Render everything from the line containing "If you compare" down to the end of the records as a Markdown table with the columns No. and Text, giving each nonblank line its own numbered row and leaving out blank lines and pictures.

Spatial reasoning records
----------------

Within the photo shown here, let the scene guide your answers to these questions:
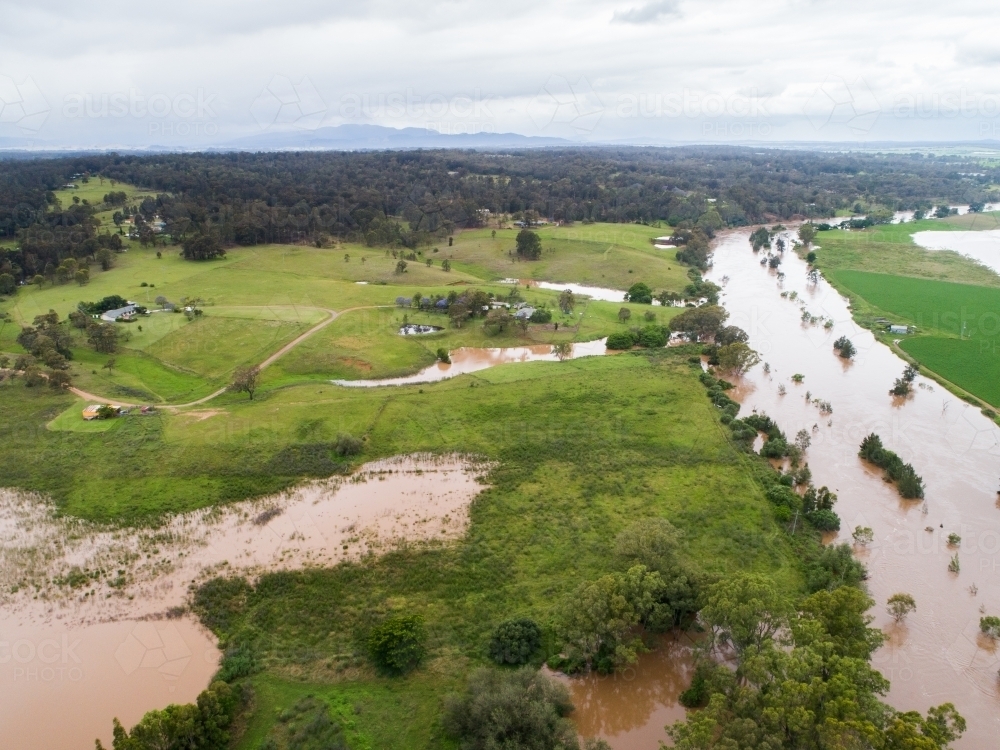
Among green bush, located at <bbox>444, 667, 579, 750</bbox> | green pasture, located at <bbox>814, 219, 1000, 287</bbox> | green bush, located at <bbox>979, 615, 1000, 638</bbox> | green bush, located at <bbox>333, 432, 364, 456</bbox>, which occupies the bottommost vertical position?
green bush, located at <bbox>979, 615, 1000, 638</bbox>

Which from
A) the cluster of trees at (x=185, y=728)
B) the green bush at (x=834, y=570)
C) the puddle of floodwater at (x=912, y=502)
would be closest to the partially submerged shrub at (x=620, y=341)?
the puddle of floodwater at (x=912, y=502)

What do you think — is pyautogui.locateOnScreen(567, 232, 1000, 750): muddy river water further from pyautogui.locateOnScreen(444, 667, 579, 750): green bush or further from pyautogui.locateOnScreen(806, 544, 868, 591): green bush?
pyautogui.locateOnScreen(444, 667, 579, 750): green bush

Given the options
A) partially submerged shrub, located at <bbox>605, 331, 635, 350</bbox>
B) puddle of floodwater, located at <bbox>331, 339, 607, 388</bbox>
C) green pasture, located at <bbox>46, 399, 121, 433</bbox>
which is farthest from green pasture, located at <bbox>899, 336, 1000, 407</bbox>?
green pasture, located at <bbox>46, 399, 121, 433</bbox>

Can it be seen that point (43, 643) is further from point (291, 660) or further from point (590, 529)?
point (590, 529)

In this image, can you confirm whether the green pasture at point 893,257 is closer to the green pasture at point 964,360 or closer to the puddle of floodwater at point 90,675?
the green pasture at point 964,360

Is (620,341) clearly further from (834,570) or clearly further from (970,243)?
(970,243)

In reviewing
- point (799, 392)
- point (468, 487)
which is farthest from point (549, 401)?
point (799, 392)
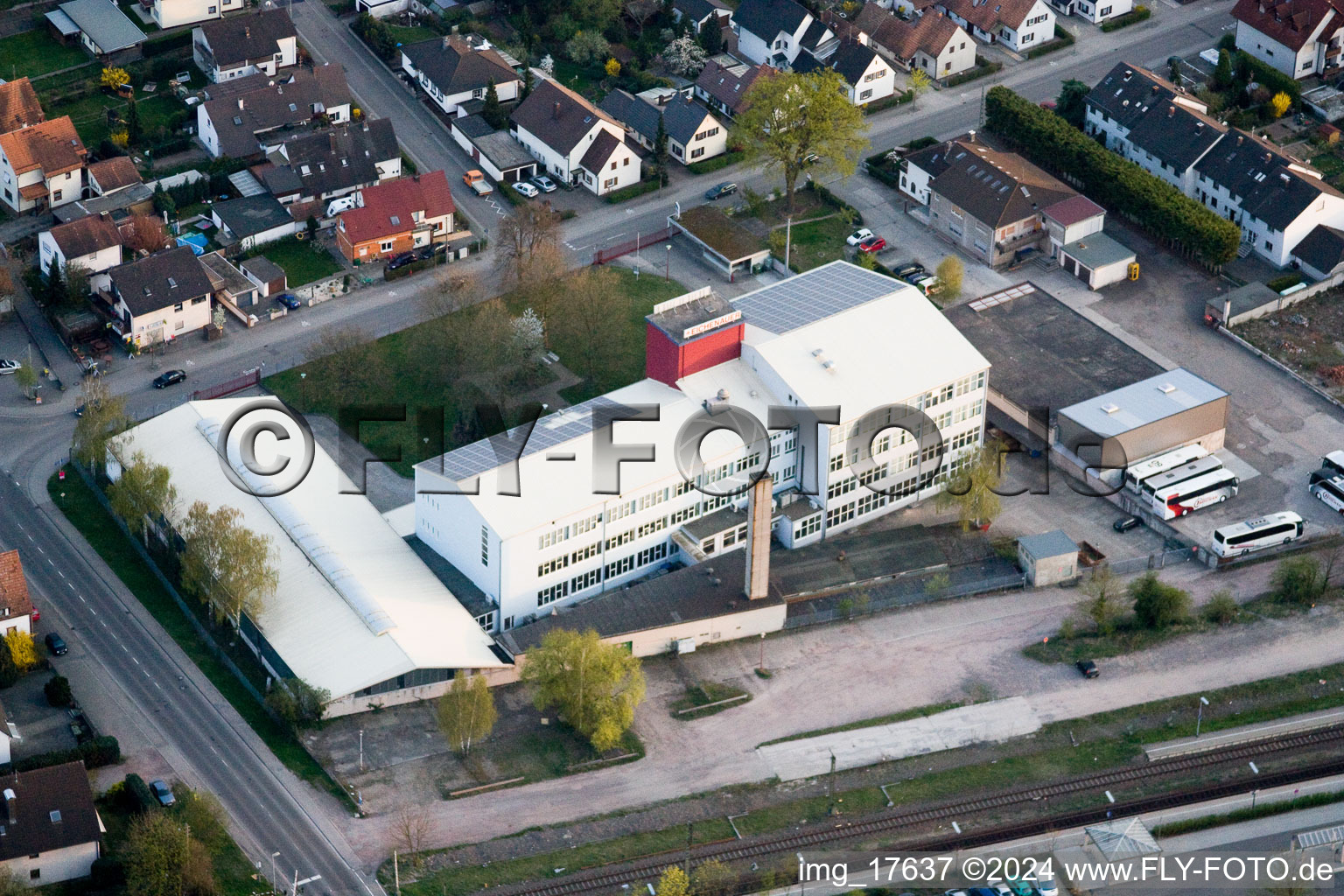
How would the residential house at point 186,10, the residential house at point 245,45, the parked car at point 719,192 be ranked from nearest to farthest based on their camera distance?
the parked car at point 719,192 < the residential house at point 245,45 < the residential house at point 186,10

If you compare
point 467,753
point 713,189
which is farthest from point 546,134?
point 467,753

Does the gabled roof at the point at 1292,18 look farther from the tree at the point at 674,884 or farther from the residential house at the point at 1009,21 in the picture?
the tree at the point at 674,884

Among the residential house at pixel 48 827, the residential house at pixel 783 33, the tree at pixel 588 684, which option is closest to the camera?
the residential house at pixel 48 827

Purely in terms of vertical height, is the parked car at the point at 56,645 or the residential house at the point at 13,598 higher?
the residential house at the point at 13,598

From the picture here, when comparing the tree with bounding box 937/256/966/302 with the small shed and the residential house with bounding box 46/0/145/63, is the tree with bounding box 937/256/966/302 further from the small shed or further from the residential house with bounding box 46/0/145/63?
the residential house with bounding box 46/0/145/63

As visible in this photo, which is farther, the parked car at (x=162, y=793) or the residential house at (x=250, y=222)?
the residential house at (x=250, y=222)

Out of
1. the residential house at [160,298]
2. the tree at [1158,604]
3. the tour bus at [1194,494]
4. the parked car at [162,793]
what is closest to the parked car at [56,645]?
the parked car at [162,793]

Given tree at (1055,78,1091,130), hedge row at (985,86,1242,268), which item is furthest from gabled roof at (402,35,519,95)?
tree at (1055,78,1091,130)
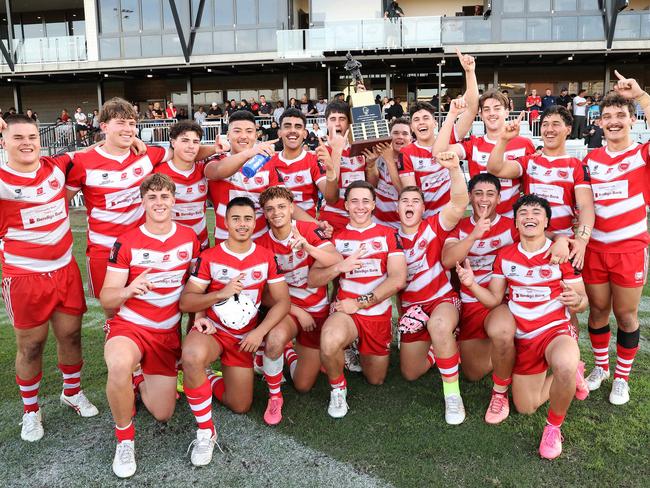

----------------

Complete response =
| No. | Text |
|---|---|
| 1 | If you compare |
| 2 | point 467,753 |
| 3 | point 713,189 |
| 4 | which is farthest from point 546,134? |
| 5 | point 467,753 |
| 6 | Does the gabled roof at the point at 1292,18 look farther from the tree at the point at 674,884 or farther from the residential house at the point at 1009,21 in the picture? |
| 7 | the tree at the point at 674,884 |
| 8 | Among the residential house at pixel 48 827, the residential house at pixel 783 33, the tree at pixel 588 684, which option is closest to the camera? |
| 9 | the residential house at pixel 48 827 |
| 10 | Purely in terms of vertical height, is the parked car at the point at 56,645 or the residential house at the point at 13,598 higher? |
| 11 | the residential house at the point at 13,598 |
| 12 | From the picture here, when comparing the tree with bounding box 937/256/966/302 with the small shed and the residential house with bounding box 46/0/145/63, is the tree with bounding box 937/256/966/302 further from the small shed or further from the residential house with bounding box 46/0/145/63? |
| 13 | the residential house with bounding box 46/0/145/63 |
| 14 | As visible in this photo, which is farther, the parked car at (x=162, y=793) or the residential house at (x=250, y=222)? |
| 15 | the residential house at (x=250, y=222) |
| 16 | Out of |
| 17 | 1. the residential house at [160,298] |
| 18 | 2. the tree at [1158,604] |
| 19 | 3. the tour bus at [1194,494] |
| 20 | 4. the parked car at [162,793] |
| 21 | what is closest to the parked car at [56,645]? |
| 22 | the parked car at [162,793] |
| 23 | Given tree at (1055,78,1091,130), hedge row at (985,86,1242,268), which item is furthest from gabled roof at (402,35,519,95)? |
| 24 | tree at (1055,78,1091,130) |